VM: How would you describe your approach to directing?
CE: Just trust your instincts; there’s an old staying in golf - you’ve studied the swing many times, and you practice and practice, but when you stand over the ball, you just have to trust your swing! And if you don't trust it, you'll ruin it; your brain will take over…it’s the same thing here, you just trust your swing!
VM: Why did you choose newcomer Iris Yamashita to write the screenplay?

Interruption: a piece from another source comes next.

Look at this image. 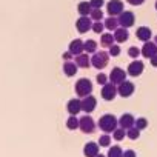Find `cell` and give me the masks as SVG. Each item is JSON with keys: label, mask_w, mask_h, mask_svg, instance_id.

CE: I asked Paul Haggis (Crash, Flags of Our Fathers screenwriter) if he had somebody who we could get at a reasonable price because I didn’t have any money left from the other picture! And he found a young Japanese girl who had written several screenplays, none of which had sold, and she came up with this idea of seeing it through the eyes of a young private who was conscripted into the army - and then we meet the general through the eyes of this private. So she came up with a good storyline, I said, ‘Write that up - it sounds terrific’, and then I went off to Iceland to do Flags.
VM: You’re 76 and still going strong…do you feel lucky!
CE: I always felt blessed that I was able to make a living in a profession that not a lot of people can make a living at, and I was able to do something I liked, rather than be in a job that I hated. I guess when I was younger I did so many jobs that just had minimal demands on any kind of talent. I thought, ‘Jeez, it’s tough to spend your life doing something you really don’t like.’ I was lucky there - so I just keep doing it, that’s what I do!